VII. The substrate is replaceable now
The conditions that produced RECIST in the late 1990s are no longer operative. Volumetric segmentation of tumors, computationally prohibitive a few years ago, is now a solved problem. Foundation models for medical imaging, trained on orders of magnitude more data than any individual radiologist will read in a career, are mature. Automated assessment at scale, across both trial and community settings, is a deployed capability.
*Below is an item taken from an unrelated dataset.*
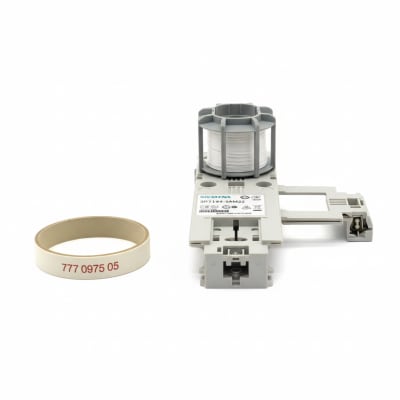 SIEMENS 3RT1944-5AM22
Over the past several years, I have been working on a replacement substrate at Project Data Sphere. We call it the Total Tumor Burden Index. It is volumetric rather than diametric, which reduces reader-dependent variance. It is continuous rather than categorical, which eliminates both the information loss of ordinal encoding and the instability at categorical boundaries. It is machine-generated rather than reader-dependent, which removes the dominant contemporary source of measurement noise and allows deterministic reproducibility across sites and across re-reads. And it is equally deployable in trial and community settings, which means the trial measurement and the practice measurement can, for the first time, be the same variable.
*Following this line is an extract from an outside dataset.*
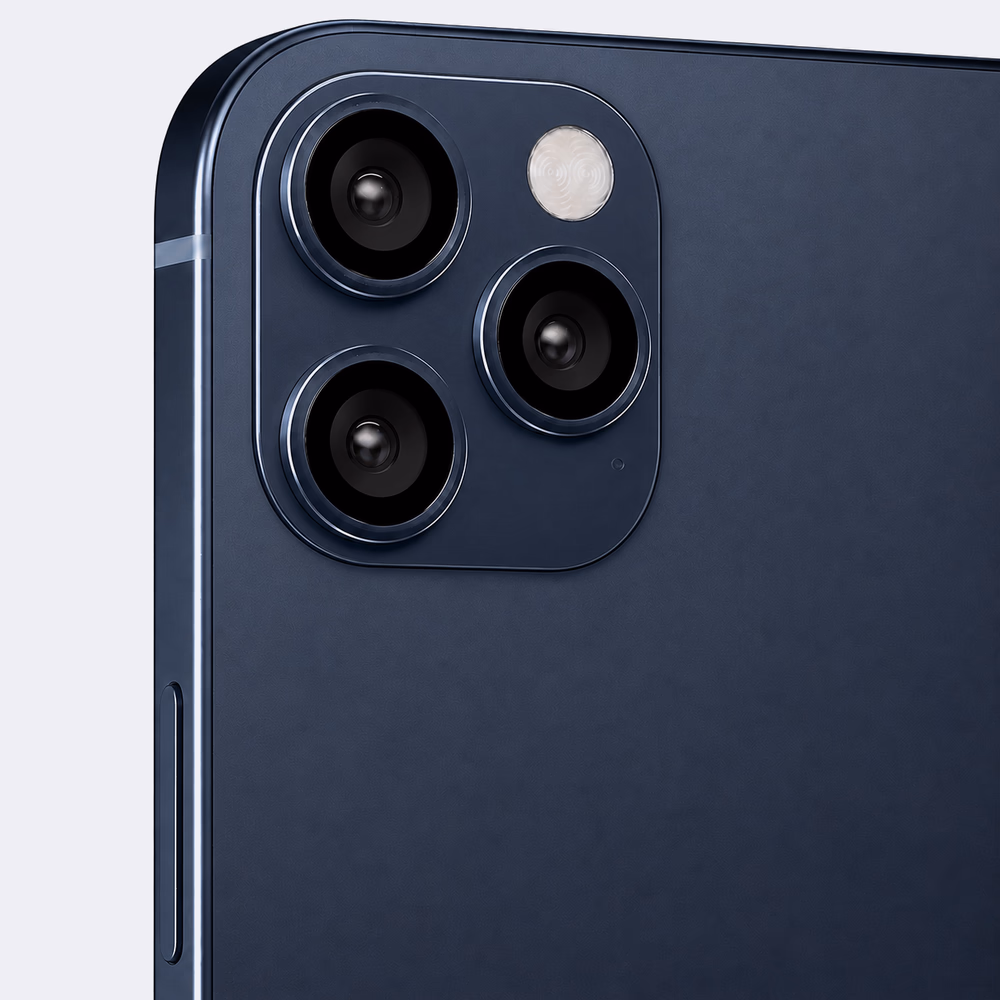 Cameras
The regulatory path will take time. Prospective comparison with RECIST in contemporary datasets will take time. Integration across imaging infrastructure will take time. None of these barriers is technical. The technical conditions for the replacement are being satisfied with increasing precision.
VIII. Coda
The measurement substrate in solid-tumor drug development is not neutral. It has been shaping the pipeline for twenty-five years in ways the field has not made fully explicit to itself. The attention has remained on the superstructure, the p-values, the statistical analysis plans, and the regulatory pathways, when the leverage is actually in the layer underneath. Replacing the measurement, rather than refining the statistics computed upon it, is the tractable path forward. The conditions for that replacement are, at last, in place.
What we measure determines what we can find. What we can find determines what we develop. What we develop determines who is treated. The ruler we have been pressing against the tumor for a generation is not the only ruler available. It is simply the one we inherited. And that inheritance is due for review.